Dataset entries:
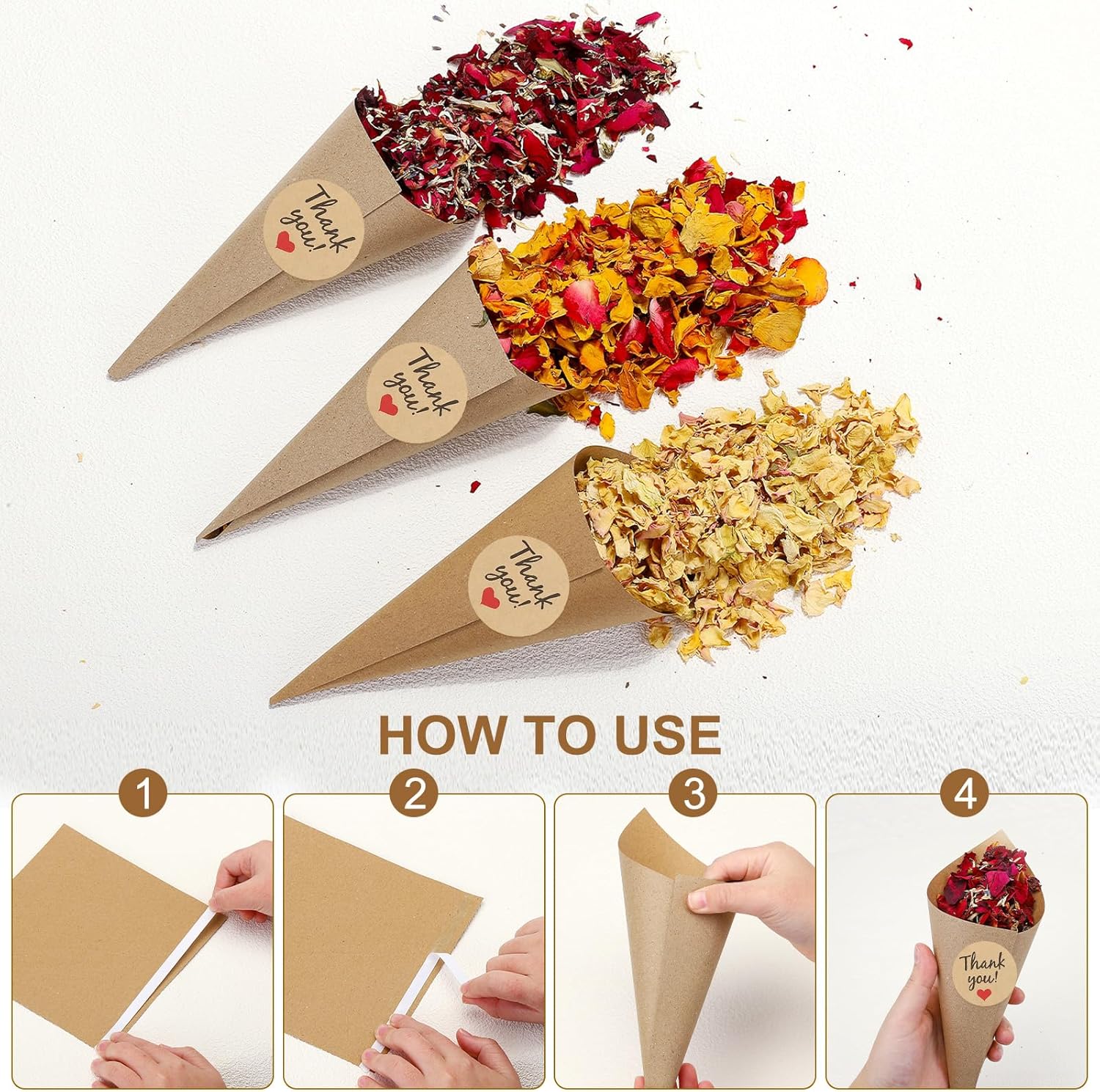 Thank you!

Thank you!

Thank you!

HOW TO USE

1

2

3

4

Thank you!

• Directions
Each entry above is to be written out exactly. The pictures stay out.

• Response to the task
 Thank you!

Thank you!

Thank you!

HOW TO USE

1

2

3

4

Thank you!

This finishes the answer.